- **Extracted data**:

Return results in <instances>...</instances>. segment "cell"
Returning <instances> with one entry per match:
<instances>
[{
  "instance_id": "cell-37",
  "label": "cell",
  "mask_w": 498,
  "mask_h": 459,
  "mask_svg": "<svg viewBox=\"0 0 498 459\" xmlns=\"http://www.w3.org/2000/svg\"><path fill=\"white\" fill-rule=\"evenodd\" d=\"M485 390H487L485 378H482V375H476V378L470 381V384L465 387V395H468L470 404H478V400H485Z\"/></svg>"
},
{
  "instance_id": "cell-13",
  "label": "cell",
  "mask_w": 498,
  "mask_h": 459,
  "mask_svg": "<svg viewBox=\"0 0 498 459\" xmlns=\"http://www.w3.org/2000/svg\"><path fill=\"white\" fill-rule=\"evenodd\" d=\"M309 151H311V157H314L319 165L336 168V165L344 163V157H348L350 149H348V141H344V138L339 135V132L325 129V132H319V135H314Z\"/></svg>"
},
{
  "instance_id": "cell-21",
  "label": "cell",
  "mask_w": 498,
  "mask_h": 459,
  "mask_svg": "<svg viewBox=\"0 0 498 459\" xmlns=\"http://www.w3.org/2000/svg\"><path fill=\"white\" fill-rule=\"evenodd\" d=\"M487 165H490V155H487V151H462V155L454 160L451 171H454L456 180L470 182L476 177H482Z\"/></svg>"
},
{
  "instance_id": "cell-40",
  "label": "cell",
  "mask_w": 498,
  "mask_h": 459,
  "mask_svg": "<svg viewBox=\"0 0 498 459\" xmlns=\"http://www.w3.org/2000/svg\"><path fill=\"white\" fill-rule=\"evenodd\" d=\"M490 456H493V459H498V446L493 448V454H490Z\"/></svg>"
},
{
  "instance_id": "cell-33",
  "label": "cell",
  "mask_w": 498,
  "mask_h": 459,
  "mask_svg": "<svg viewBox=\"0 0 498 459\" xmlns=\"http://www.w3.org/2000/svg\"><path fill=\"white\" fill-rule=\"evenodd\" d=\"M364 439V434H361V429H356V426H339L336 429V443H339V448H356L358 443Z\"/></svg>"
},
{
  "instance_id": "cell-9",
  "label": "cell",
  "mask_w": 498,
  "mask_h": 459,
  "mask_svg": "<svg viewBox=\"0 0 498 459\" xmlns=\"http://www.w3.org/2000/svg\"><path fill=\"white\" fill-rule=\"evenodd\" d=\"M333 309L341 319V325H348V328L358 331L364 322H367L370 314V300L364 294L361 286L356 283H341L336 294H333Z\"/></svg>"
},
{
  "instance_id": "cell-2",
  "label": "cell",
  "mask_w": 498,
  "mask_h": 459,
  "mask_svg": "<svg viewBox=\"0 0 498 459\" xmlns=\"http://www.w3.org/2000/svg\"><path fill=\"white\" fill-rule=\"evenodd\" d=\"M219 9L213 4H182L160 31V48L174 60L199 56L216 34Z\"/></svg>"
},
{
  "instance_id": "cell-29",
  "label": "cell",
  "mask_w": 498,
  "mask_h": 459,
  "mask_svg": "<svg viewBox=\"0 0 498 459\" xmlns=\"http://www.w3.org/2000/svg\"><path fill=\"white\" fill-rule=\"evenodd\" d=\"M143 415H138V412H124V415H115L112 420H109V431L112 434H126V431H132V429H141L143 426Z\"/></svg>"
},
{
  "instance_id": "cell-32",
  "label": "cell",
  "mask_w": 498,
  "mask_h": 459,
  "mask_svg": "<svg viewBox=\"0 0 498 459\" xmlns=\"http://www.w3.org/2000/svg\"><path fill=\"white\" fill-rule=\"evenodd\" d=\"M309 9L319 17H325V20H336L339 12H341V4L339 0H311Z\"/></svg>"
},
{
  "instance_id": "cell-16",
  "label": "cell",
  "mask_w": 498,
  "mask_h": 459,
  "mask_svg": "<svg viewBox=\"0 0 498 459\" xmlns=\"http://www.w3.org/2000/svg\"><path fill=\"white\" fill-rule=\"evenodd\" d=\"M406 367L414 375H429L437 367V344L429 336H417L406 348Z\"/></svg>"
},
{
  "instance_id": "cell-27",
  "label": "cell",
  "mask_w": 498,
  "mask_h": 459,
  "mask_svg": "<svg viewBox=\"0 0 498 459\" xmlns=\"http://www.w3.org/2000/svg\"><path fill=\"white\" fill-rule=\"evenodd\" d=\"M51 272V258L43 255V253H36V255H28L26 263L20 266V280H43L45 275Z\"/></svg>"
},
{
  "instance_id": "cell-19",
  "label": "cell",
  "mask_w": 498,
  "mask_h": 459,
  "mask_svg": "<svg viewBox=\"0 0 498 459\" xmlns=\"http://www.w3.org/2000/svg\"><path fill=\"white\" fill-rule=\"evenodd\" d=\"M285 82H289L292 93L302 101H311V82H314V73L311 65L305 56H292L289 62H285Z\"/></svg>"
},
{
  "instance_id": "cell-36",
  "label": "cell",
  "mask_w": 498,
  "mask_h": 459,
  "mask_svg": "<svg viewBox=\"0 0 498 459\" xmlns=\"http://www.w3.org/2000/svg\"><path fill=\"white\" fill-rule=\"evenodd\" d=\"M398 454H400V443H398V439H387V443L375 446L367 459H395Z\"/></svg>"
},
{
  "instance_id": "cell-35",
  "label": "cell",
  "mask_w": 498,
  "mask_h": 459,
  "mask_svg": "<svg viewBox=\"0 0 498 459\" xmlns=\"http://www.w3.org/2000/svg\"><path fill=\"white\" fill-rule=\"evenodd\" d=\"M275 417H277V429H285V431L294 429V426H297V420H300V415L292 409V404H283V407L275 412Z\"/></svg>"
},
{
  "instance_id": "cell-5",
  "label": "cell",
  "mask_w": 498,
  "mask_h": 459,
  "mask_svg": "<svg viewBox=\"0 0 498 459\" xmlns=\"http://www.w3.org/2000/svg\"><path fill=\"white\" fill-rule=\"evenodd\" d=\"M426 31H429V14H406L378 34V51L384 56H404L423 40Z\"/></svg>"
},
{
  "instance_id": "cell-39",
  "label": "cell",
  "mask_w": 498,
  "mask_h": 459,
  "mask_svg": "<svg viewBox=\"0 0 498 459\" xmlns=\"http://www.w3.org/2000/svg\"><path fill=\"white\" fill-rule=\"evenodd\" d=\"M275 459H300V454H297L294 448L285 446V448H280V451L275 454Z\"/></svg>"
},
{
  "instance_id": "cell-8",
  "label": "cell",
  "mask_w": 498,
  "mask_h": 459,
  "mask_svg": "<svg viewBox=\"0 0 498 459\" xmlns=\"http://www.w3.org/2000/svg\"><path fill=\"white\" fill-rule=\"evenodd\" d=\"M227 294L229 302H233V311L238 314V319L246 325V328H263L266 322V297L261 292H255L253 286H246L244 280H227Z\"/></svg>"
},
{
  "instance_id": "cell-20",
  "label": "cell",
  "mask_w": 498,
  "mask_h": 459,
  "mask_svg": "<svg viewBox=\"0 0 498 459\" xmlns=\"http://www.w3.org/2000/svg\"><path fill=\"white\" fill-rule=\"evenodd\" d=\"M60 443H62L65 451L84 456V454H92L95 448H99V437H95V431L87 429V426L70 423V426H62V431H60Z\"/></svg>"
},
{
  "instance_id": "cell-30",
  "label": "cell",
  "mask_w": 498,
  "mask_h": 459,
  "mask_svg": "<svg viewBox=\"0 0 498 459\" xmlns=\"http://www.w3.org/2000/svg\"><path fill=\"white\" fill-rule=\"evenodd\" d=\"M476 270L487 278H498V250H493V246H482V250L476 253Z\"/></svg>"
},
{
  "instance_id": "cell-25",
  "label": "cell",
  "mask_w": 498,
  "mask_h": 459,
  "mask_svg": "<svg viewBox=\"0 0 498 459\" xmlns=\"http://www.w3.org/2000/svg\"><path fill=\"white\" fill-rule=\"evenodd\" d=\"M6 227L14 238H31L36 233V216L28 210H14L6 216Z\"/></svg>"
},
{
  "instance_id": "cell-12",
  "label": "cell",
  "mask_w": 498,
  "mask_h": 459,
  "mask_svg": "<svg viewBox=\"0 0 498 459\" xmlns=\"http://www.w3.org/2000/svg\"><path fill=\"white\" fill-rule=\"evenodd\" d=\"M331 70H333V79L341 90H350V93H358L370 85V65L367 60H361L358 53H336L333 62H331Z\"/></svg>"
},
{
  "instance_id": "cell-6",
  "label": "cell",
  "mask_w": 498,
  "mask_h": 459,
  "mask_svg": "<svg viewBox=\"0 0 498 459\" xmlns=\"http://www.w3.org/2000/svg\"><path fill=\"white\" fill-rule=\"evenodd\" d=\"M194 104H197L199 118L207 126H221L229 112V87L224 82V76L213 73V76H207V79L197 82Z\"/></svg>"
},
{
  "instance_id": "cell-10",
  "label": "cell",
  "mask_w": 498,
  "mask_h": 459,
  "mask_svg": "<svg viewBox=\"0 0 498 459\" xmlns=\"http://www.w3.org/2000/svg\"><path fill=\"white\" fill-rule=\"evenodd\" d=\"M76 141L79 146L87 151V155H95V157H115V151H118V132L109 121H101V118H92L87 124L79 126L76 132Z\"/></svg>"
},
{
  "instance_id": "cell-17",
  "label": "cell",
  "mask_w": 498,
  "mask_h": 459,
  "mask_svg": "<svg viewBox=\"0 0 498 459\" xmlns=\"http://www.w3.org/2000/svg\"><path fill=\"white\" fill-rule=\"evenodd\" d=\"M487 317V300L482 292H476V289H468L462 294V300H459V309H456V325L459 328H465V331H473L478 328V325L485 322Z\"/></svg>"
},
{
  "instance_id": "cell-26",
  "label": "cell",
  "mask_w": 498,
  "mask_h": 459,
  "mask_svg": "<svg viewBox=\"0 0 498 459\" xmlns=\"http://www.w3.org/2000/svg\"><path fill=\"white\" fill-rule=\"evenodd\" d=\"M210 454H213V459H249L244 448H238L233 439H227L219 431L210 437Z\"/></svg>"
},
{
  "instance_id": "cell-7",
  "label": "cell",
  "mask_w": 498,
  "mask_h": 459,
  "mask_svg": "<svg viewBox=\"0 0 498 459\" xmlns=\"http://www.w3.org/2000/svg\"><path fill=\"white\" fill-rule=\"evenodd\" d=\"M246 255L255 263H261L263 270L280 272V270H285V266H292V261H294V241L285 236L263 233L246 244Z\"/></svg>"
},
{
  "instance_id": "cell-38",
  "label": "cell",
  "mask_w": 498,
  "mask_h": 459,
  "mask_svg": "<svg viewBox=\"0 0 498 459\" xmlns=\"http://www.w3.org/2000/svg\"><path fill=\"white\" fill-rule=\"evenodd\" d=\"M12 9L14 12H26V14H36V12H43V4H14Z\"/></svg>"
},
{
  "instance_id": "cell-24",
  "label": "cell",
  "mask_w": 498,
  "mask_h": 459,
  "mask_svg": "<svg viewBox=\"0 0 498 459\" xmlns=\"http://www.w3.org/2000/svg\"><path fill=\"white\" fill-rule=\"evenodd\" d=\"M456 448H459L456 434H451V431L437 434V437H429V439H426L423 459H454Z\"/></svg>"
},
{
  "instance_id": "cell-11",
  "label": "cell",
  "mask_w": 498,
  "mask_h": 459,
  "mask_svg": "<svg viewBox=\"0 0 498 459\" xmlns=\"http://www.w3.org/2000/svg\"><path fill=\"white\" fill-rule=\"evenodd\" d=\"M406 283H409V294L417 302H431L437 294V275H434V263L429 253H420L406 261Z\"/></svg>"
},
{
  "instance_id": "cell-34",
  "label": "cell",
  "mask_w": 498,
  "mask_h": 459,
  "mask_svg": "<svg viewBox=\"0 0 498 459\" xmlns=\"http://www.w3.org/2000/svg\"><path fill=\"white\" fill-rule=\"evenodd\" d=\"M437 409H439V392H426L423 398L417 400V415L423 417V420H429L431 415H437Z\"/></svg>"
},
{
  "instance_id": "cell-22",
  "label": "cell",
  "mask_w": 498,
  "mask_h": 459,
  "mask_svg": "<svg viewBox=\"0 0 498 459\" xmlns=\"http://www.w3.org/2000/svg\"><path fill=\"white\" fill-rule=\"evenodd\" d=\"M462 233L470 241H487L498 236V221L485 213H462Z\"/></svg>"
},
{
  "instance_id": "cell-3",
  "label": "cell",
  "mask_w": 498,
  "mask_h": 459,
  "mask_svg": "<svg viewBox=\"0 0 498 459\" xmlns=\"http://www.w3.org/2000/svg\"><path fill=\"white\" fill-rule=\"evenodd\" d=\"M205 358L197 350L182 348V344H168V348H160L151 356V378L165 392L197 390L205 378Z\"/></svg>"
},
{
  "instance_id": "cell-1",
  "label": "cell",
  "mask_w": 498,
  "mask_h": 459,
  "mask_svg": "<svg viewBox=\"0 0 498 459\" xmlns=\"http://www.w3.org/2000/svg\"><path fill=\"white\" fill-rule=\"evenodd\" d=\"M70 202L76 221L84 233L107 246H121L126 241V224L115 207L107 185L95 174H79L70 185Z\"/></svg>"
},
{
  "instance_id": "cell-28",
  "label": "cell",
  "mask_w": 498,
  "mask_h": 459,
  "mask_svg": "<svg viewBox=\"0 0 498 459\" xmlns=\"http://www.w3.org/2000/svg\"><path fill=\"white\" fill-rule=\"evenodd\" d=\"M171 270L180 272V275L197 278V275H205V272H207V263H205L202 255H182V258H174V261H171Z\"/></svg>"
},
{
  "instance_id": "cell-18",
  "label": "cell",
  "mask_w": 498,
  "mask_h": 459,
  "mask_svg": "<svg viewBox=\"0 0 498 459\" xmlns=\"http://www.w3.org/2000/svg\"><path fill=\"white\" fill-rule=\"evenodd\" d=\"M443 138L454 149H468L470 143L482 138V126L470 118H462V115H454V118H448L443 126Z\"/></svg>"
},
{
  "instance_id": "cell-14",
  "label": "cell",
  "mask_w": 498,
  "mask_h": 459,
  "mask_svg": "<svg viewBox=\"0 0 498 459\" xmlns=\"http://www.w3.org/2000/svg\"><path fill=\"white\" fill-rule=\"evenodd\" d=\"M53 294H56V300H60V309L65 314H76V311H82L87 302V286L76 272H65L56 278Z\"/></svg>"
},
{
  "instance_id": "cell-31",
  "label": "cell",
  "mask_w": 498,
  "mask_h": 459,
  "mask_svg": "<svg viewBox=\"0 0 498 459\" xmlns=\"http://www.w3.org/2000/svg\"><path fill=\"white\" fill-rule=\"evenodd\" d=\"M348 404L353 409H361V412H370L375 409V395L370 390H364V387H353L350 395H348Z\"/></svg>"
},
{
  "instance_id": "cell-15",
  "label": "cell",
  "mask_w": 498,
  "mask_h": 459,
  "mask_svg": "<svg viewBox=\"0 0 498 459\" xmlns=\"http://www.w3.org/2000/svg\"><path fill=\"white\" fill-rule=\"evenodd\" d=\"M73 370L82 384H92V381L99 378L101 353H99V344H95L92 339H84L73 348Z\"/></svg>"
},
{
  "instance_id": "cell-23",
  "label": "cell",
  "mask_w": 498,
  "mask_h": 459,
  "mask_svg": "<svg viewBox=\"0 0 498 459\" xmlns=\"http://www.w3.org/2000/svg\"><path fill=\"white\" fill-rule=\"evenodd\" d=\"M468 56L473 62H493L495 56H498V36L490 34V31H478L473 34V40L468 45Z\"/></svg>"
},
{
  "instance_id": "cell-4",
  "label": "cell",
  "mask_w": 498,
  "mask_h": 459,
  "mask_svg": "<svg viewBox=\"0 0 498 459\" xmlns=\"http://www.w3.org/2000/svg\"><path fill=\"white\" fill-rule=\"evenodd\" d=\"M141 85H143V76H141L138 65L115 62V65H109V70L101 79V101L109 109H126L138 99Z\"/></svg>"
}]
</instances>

- **What you need to do**:
Collect every line of the material above that contains the string "instances", matching case exactly.

- **The answer**:
Return results in <instances>...</instances>. segment "cell"
Returning <instances> with one entry per match:
<instances>
</instances>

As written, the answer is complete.